* Exercise requirements
1. Using the Vimy Memorial passage, decide whether each statement agrees with it, and answer yes or no with the deciding words quoted: (a) Building the Memorial took nearly eleven years; (b) the names carved around the base belong to Canadian soldiers buried in known graves; (c) the twin pylons stand for the joint suffering of Canada and Britain.
2. Write out part of the Vimy Memorial passage word for word. Begin at the words "The Memorial stands" and stop after "bombs and shells.".

* Extract
Below are some Vimy Ridge memorials and cemeteries I would recommend you visit. If you drive to Vimy Ridge from the Channel Ports you will see the Vimy Memorial long before you reach the Memorial Park.
The Memorial stands 27 metres above Hill 145 and dominates the whole ridge. It looks like a stunning, white tuning fork – the twin pylons representing the joint suffering of Canada and France.
Work on the Memorial began in the late 1920s and a huge amount of preparatory work had to be done before the Memorial proper could be built. In all it took nearly eleven years to erect the Memorial because of the technical preparation required to build on a site which had suffered four years of intensive fighting. Before the 15,000 tons of reinforced concrete could be poured for the foundations the site had to be cleared of thousands of live bombs and shells.
In all, there are twenty twice-life size figures on the Memorial – the impact from both distance and close up is stunning. Around the base of the Memorial are carved the names of the 11,285 Canadian soldiers killed in the Great War who have no known graves.

* Collected data
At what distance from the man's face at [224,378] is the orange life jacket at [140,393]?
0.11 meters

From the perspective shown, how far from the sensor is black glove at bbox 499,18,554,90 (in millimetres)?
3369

* Responses to the exercise
1.
(a) Yes: "In all it took nearly eleven years to erect the Memorial"
(b) No: "the names of the 11,285 Canadian soldiers killed in the Great War who have no known graves"
(c) No: "the twin pylons representing the joint suffering of Canada and France"

2.
The Memorial stands 27 metres above Hill 145 and dominates the whole ridge. It looks like a stunning, white tuning fork – the twin pylons representing the joint suffering of Canada and France.
Work on the Memorial began in the late 1920s and a huge amount of preparatory work had to be done before the Memorial proper could be built. In all it took nearly eleven years to erect the Memorial because of the technical preparation required to build on a site which had suffered four years of intensive fighting. Before the 15,000 tons of reinforced concrete could be poured for the foundations the site had to be cleared of thousands of live bombs and shells.